- _EXCERPT_:
============
Molecular markers play a crucial role in modern plant breeding by allowing breeders to identify and track desirable traits, evaluate genetic diversity [18] [19] [2] and develop more targeted breeding programs. These markers can speed up the breeding process by helping to select plants that are more likely to possess desirable traits, as well as aid in the understanding of the genetic basis of complex traits and the development of molecular breeding strategies to improve these traits. Molecular markers are particularly useful in crops with long breeding cycles or complex traits that are difficult to measure directly. Availability of whole genome sequences has enabled the development of various types of molecular markers and the creation of molecular marker databases to maximize their utility [20] [21]. In this study, a novel molecular marker database was developed from whole genome sequences, EST, and GSS sequences of 12 Musa species. SSR, SNP, and ILP markers were mined and characterized for optimal marker data quality, resulting in the creation of a searchable Musa marker database that is freely accessible from the following link (www.genomicsres.org/mmdb/).

In terms of SSR analysis, our study identified a substantial number of SSRs, amounting to 2,761,190, with variable densities in the tested genomes. The prevalence of Class II SSRs (shorter than 20bp), characterized by shorter motifs, was consistent with previous findings in plant genomes [21] [20] [22]. Furthermore, the dominance of AT-rich SSR motifs aligns with similar observations in Musa and other plant species [23] [24]. The high percentage of successfully developed SSR markers (77%) suggests the potential for efficient marker development in these genomes. This outcome is in line with previous research demonstrating the utility of SSR markers for genetic mapping and breeding applications [25] [26].

Our study's exploration of SNP markers in genic and non-genic regions also adds to the growing body of knowledge regarding polymorphism in plant genomes. The higher occurrence of transition mutations (C↔T; A↔G) over transversions observed in both regions corresponds with studies in various plant species [27] [28]. Additionally, the prevalence of Indels in non-genic regions resonates with previous reports of the non-coding regions being more prone to structural variations [29]. These findings underscore the importance of considering both genic and non-genic markers for genetic diversity and trait association studies.

The results regarding ILP markers, particularly the dominance of single-locus ILP markers and their high monomorphism rate (82%), are consistent with studies in other plant species [30]. However, the fact that multi-locus ILP markers are less common raises questions about their potential applications, which may differ from those of single-locus markers. Further research may be needed to explore the specific utility of multi-locus ILP markers in these genomes. It is important to note that the chromosomal distribution of ILP markers showed no significant differences between the genomes of Maml2 and Mbpkw, indicating that the genomic context does not strongly influence the distribution of these markers. This finding contrasts with some studies that have reported uneven distributions of markers across chromosomes [31] [30], suggesting the need for further investigation into the underlying factors governing marker distribution.

5. Conclusions

In conclusion, the Musa Marker Database (MMdb) is a user-friendly and inclusive genomic resource for the banana research community, that offers its uses to explore, download and compare molecular markers such as SSR, SNP, and ILP across 12 Musa species. The unique features of this database such as marker transferability, ePCR validation, and polymorphism information of each marker make it stand out from other existing marker databases. The current version of the MMdb contains a larger number of markers and up-to-date data for Musa species. This resource can be used to study genetic diversity, germplasm characterization, develop MAS strategies, perform GWAS, and compare markers across different Musa species.
============
- _DATA SECTION_:
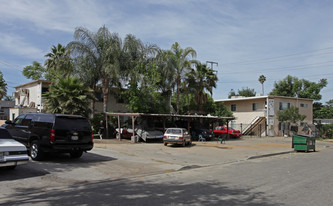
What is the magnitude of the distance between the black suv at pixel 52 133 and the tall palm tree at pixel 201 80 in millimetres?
21231

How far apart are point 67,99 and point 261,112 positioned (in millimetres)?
29543

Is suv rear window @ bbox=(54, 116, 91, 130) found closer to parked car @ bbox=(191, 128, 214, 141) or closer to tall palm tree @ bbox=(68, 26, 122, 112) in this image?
tall palm tree @ bbox=(68, 26, 122, 112)

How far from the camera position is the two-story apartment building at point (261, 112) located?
1636 inches

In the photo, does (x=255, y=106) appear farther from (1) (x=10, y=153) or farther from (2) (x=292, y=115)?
(1) (x=10, y=153)

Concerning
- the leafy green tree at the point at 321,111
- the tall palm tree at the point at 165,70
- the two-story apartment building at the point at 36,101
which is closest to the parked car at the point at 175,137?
the tall palm tree at the point at 165,70

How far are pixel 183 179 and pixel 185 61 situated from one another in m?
22.5

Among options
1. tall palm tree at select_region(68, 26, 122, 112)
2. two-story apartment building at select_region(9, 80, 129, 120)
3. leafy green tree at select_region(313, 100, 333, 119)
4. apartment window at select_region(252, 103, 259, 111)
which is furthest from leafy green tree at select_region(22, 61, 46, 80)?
leafy green tree at select_region(313, 100, 333, 119)

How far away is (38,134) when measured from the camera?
11.3 m

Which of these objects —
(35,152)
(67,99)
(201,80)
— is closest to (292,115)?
(201,80)

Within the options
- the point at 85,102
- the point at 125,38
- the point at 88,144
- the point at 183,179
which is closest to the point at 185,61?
the point at 125,38

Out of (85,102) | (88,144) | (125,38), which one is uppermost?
(125,38)

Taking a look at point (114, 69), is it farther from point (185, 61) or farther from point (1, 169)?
point (1, 169)

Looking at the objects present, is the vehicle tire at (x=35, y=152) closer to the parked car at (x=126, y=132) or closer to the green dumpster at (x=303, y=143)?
the parked car at (x=126, y=132)

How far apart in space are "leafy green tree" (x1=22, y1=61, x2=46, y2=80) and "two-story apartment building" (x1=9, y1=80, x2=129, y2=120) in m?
17.2
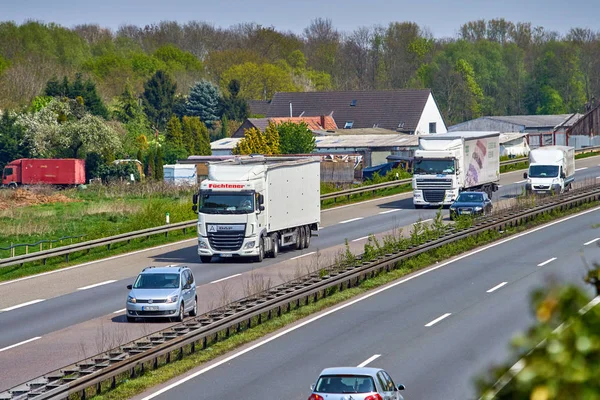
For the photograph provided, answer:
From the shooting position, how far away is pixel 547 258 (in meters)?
35.4

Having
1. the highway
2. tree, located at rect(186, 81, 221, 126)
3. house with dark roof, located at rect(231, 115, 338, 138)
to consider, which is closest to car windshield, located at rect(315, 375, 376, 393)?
the highway

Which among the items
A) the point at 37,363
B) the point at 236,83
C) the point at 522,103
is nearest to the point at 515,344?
the point at 37,363

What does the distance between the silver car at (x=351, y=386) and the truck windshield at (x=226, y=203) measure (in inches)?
824

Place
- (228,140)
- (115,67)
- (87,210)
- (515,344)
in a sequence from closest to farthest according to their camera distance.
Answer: (515,344), (87,210), (228,140), (115,67)

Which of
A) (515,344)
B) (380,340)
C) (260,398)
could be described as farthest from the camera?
(380,340)

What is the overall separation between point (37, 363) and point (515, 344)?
1957 centimetres

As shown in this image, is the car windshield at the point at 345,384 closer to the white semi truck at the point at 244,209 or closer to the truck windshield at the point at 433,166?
the white semi truck at the point at 244,209

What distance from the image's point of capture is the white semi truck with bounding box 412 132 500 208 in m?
50.7

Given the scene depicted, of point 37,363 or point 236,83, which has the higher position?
point 236,83

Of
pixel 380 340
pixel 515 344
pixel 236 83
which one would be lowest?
pixel 380 340

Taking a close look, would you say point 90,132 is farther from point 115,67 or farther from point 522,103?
point 522,103

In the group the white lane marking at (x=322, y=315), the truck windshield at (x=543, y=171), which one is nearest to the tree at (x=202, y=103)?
the truck windshield at (x=543, y=171)

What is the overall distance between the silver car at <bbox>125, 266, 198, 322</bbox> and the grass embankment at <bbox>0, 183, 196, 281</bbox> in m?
10.5

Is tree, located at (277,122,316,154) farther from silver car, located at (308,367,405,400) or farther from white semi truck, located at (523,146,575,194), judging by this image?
silver car, located at (308,367,405,400)
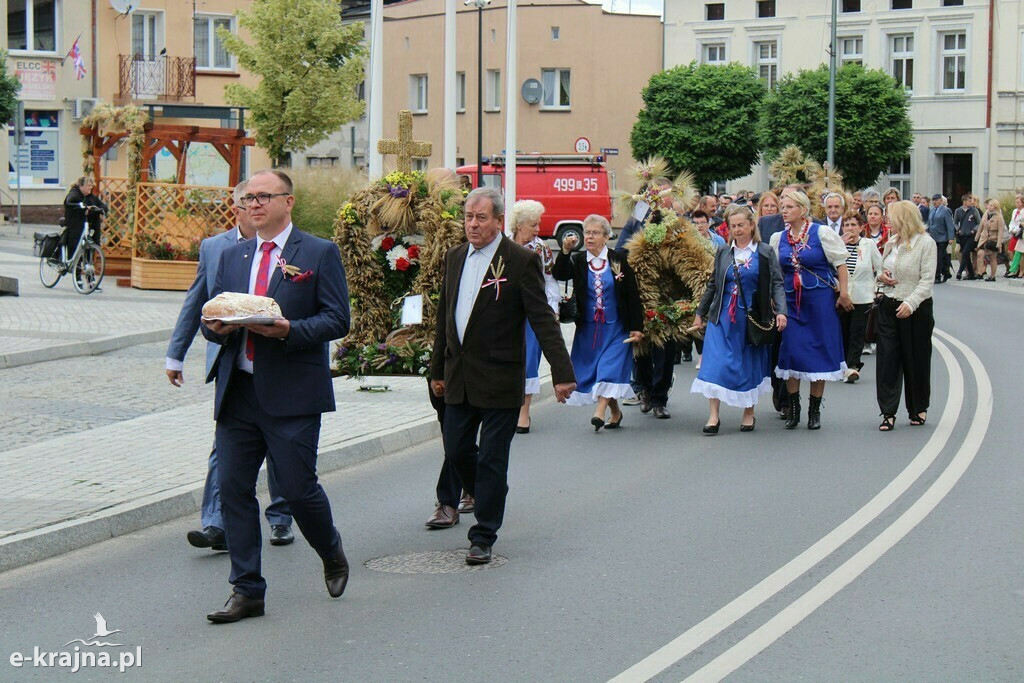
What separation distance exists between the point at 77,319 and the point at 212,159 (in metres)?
27.0

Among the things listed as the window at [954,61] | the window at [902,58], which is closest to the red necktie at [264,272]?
the window at [954,61]

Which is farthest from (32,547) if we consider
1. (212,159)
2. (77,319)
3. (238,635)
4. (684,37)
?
(684,37)

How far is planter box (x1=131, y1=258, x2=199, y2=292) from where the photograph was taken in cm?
2541

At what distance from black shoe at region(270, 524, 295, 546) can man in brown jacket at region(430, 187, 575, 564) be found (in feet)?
3.58

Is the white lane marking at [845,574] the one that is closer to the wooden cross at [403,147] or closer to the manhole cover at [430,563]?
the manhole cover at [430,563]

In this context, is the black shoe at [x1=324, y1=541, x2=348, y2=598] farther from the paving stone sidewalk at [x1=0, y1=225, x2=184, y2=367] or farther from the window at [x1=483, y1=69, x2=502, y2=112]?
the window at [x1=483, y1=69, x2=502, y2=112]

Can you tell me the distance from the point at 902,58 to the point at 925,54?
0.96 m

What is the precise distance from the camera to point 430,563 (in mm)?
7598

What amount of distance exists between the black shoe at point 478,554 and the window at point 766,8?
4985 cm

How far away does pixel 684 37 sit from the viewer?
184 feet

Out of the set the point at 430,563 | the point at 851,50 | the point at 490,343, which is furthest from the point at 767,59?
the point at 430,563

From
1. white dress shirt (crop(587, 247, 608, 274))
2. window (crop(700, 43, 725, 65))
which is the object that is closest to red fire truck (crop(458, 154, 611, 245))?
window (crop(700, 43, 725, 65))

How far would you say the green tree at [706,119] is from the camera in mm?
50938

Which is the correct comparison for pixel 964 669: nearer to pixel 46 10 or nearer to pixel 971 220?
============
- _WHAT YOU NEED TO DO_: Rewrite the excerpt's passage that begins at the words "In terms of" and stops after the words "applications [25] [26].", putting "considerable" in place of "substantial".

- _EXERCISE SOLUTION_:
In terms of SSR analysis, our study identified a considerable number of SSRs, amounting to 2,761,190, with variable densities in the tested genomes. The prevalence of Class II SSRs (shorter than 20bp), characterized by shorter motifs, was consistent with previous findings in plant genomes [21] [20] [22]. Furthermore, the dominance of AT-rich SSR motifs aligns with similar observations in Musa and other plant species [23] [24]. The high percentage of successfully developed SSR markers (77%) suggests the potential for efficient marker development in these genomes. This outcome is in line with previous research demonstrating the utility of SSR markers for genetic mapping and breeding applications [25] [26].